In a previous study of the mechanism of specific target cell lysis by alloimmune cytolytic T [thymus-derived] lymphocytes (CTL), the target cell became irreversibly programmed to lyse within a few minutes after contact with the CTL. In this paper it was shown that at each point in time, the level of specific release of the K analog, 86Rb, equals the percentage of target cells [mouse mastocytoma P815 cells] programmed to lyse.
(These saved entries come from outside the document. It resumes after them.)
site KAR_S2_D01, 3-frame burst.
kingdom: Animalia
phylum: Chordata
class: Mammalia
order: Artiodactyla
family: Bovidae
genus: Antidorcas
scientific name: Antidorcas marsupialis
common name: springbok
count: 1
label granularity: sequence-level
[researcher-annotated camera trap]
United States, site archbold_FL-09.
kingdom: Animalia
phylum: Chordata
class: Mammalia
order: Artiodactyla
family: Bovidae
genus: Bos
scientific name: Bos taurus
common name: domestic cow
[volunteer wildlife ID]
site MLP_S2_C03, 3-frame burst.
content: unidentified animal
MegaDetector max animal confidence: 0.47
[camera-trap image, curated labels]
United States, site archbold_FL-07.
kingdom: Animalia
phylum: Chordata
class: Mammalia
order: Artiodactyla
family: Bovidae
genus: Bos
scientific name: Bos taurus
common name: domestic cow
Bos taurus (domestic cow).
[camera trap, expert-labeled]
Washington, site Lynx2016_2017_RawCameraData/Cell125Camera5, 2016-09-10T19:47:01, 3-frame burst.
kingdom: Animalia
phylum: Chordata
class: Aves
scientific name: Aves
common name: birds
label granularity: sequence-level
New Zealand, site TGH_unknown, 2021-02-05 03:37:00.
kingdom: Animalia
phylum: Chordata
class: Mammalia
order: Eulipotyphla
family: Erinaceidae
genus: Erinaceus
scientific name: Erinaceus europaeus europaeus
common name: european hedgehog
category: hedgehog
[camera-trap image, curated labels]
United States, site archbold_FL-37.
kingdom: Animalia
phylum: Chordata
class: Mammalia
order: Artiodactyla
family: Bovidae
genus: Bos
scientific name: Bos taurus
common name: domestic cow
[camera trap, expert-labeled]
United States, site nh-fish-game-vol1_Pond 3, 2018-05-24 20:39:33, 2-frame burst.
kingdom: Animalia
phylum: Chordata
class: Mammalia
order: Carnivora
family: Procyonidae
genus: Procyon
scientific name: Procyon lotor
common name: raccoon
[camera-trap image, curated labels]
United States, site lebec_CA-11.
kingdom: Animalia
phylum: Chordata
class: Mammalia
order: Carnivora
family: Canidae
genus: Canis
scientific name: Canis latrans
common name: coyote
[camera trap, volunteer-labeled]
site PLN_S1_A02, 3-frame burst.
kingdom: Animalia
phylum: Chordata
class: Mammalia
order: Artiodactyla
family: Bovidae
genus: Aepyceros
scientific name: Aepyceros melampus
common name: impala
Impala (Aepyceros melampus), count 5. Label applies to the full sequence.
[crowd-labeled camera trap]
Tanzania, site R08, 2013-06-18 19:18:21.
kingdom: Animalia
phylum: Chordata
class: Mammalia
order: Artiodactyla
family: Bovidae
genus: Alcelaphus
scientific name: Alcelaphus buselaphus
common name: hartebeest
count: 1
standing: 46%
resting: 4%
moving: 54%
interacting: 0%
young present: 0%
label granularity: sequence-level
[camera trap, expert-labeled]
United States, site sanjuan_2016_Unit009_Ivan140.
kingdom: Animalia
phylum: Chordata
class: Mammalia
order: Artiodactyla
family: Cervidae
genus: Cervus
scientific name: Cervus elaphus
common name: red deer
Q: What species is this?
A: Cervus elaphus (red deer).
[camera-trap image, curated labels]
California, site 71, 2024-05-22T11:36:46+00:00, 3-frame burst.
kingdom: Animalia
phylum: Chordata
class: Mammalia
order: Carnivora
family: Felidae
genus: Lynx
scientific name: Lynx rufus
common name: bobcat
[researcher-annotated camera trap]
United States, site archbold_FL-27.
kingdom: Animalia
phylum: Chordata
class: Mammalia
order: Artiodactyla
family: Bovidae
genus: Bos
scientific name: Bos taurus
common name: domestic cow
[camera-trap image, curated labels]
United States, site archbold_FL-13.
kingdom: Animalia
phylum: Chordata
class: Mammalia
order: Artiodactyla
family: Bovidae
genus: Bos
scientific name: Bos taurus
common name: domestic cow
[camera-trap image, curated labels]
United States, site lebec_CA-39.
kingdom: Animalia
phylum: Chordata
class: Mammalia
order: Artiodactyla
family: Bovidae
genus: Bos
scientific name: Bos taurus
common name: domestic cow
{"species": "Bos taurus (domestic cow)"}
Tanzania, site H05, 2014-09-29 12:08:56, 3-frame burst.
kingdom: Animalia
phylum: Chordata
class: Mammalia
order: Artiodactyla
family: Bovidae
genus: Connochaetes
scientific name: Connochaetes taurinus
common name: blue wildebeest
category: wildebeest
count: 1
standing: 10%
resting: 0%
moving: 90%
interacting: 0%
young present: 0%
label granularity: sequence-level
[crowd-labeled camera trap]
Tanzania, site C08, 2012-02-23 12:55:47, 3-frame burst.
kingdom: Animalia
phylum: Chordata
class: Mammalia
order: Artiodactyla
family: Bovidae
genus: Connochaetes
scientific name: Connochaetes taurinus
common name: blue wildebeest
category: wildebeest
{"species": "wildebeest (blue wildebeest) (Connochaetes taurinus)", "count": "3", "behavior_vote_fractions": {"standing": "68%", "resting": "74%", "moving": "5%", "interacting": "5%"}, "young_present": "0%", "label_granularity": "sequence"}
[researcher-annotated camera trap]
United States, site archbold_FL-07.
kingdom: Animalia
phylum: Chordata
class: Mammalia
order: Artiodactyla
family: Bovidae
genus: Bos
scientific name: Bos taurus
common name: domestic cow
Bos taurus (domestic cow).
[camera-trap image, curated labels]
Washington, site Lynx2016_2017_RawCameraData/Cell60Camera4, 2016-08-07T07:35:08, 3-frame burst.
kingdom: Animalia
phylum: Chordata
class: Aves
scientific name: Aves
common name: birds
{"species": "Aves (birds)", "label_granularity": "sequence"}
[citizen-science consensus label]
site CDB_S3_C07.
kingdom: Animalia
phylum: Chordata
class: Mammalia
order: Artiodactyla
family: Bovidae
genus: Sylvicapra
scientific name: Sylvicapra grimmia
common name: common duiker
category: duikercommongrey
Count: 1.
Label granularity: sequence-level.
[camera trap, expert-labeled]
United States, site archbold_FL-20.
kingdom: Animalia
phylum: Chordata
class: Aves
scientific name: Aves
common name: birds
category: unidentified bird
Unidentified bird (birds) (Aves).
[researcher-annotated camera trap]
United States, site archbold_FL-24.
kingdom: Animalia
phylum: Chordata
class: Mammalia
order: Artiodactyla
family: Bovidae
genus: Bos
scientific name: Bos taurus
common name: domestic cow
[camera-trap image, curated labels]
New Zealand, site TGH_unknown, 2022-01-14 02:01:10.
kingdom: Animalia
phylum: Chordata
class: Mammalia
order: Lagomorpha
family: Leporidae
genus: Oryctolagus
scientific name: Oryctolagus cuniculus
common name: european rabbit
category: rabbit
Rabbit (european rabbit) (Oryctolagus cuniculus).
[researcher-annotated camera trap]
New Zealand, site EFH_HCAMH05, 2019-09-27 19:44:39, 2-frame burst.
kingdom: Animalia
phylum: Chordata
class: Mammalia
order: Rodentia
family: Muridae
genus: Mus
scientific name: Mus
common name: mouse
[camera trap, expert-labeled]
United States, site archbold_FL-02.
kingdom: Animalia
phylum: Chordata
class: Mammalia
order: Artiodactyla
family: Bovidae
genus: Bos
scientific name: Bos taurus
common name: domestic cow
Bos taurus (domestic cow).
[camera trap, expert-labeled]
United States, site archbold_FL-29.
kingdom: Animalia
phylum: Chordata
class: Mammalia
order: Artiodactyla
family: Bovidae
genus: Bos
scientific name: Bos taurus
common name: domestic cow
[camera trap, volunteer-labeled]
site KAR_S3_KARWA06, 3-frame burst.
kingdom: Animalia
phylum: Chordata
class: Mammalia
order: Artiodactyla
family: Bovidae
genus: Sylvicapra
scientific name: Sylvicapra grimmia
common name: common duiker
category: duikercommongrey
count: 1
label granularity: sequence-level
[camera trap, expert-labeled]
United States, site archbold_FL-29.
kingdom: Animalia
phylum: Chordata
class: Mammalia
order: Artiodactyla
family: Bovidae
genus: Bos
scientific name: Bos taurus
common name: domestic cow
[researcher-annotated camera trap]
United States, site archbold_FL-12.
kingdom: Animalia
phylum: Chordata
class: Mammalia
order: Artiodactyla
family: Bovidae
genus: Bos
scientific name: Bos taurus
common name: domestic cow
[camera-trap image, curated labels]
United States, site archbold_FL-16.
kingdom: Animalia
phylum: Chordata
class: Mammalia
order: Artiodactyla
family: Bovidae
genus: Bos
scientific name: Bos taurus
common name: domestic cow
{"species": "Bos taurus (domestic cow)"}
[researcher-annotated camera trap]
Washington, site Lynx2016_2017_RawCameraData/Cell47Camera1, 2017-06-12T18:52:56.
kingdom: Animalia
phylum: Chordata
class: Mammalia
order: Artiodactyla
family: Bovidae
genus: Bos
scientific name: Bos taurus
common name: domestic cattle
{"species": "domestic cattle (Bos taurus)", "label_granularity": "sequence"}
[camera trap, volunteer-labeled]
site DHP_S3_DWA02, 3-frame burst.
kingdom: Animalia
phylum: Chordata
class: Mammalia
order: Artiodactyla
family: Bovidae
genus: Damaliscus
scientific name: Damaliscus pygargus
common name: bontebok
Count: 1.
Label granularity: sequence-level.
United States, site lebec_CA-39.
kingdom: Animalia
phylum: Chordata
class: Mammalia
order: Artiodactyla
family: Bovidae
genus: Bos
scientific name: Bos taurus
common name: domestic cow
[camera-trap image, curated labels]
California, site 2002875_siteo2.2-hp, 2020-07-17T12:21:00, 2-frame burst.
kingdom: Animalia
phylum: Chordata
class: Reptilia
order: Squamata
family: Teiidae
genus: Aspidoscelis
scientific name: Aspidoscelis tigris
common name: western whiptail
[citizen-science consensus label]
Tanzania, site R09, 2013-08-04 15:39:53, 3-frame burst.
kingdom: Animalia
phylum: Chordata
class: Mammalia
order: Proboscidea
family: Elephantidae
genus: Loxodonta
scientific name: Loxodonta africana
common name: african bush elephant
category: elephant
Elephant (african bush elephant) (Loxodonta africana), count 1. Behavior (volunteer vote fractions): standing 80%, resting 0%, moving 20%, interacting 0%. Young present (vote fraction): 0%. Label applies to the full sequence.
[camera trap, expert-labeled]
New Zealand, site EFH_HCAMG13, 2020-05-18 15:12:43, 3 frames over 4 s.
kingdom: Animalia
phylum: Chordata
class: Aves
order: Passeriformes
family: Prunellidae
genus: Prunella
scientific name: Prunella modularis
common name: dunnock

Specific release of 86Rb is more rapid than that of a small metabolite of similar weight, 14C-nicotinamide, which is specifically released more rapidly than 51Cr. Thus, an electrolyte-permeable lesion is produced in the target cell membrane within minutes of contact with the CTL. Since measurements of 86Rb release, unlike measurements of programming for lysis, do not involve exposure of the cells to EDTA and vigorous shearing forces, these results show that the CTL effects crucial and irreversible changes in the target cell within minutes after contact. The 1st, and perhaps only damage administered directly by the CTL, is probably a membrane lesion permeable to electrolytes and possibly to small molecules.